_Problem description_
Rewrite the listing as a numbered list, skipping any blank lines and leaving out the pictures.

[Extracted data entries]
################

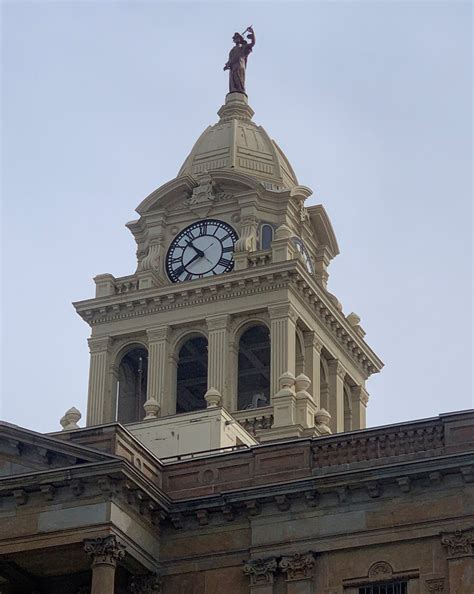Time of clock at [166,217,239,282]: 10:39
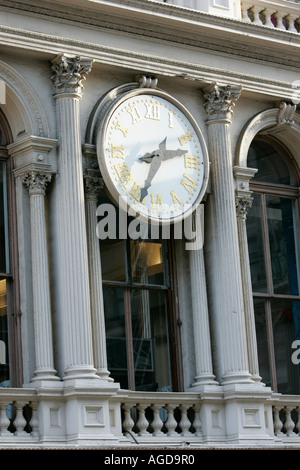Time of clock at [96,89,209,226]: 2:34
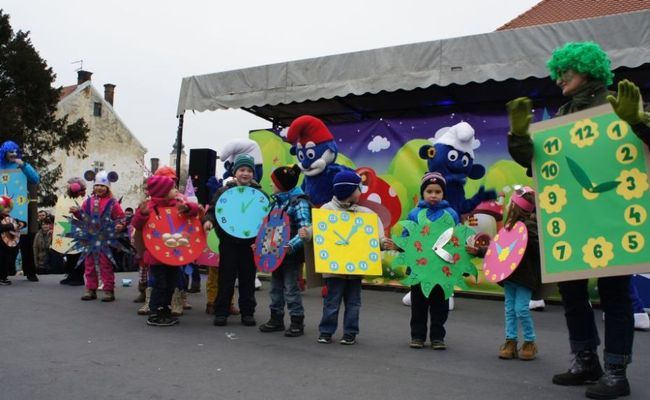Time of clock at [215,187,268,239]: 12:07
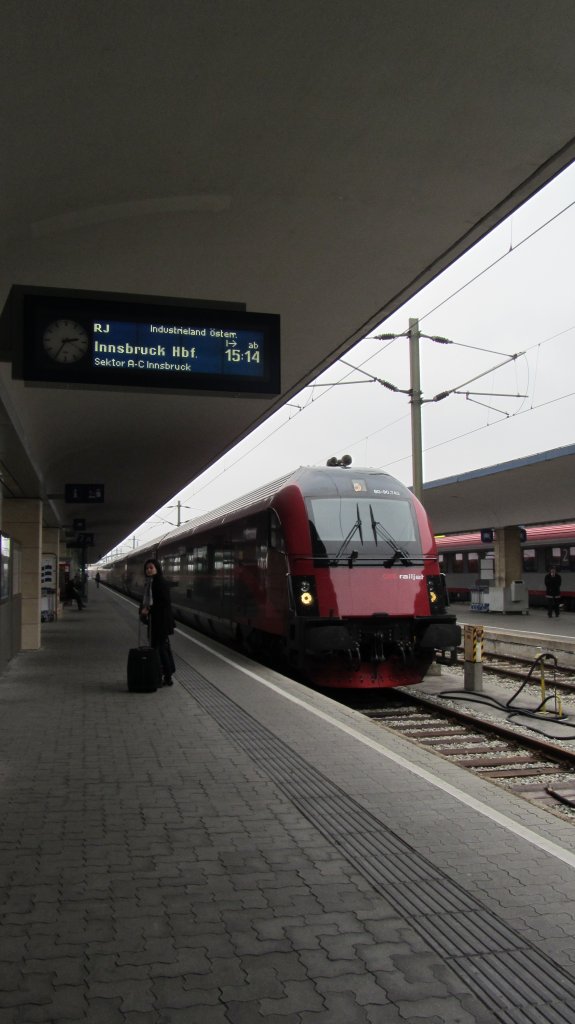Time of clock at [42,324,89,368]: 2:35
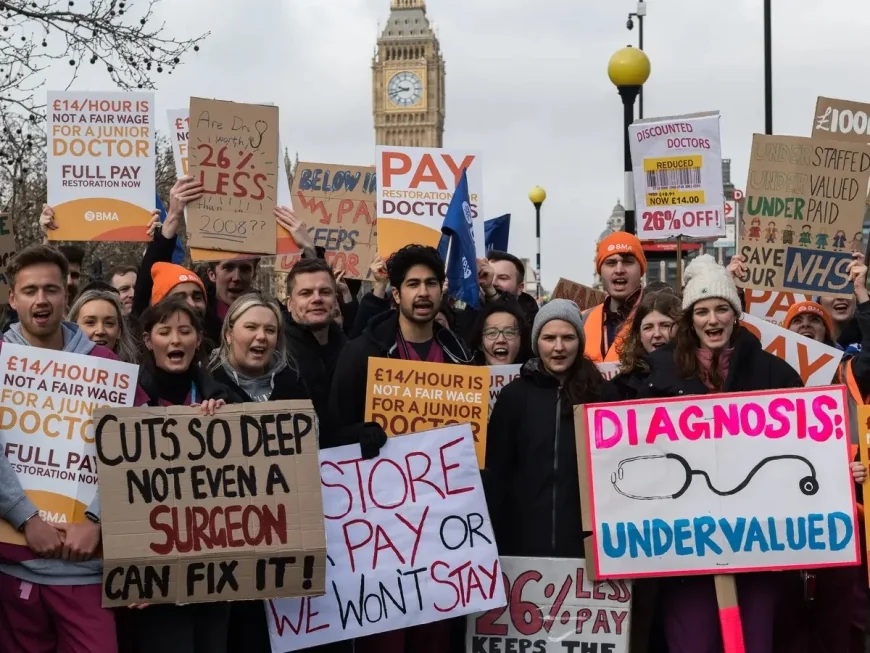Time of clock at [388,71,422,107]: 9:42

################

_Correct output_
1. Time of clock at [166,217,239,282]: 10:39
2. Time of clock at [96,89,209,226]: 2:34
3. Time of clock at [215,187,268,239]: 12:07
4. Time of clock at [42,324,89,368]: 2:35
5. Time of clock at [388,71,422,107]: 9:42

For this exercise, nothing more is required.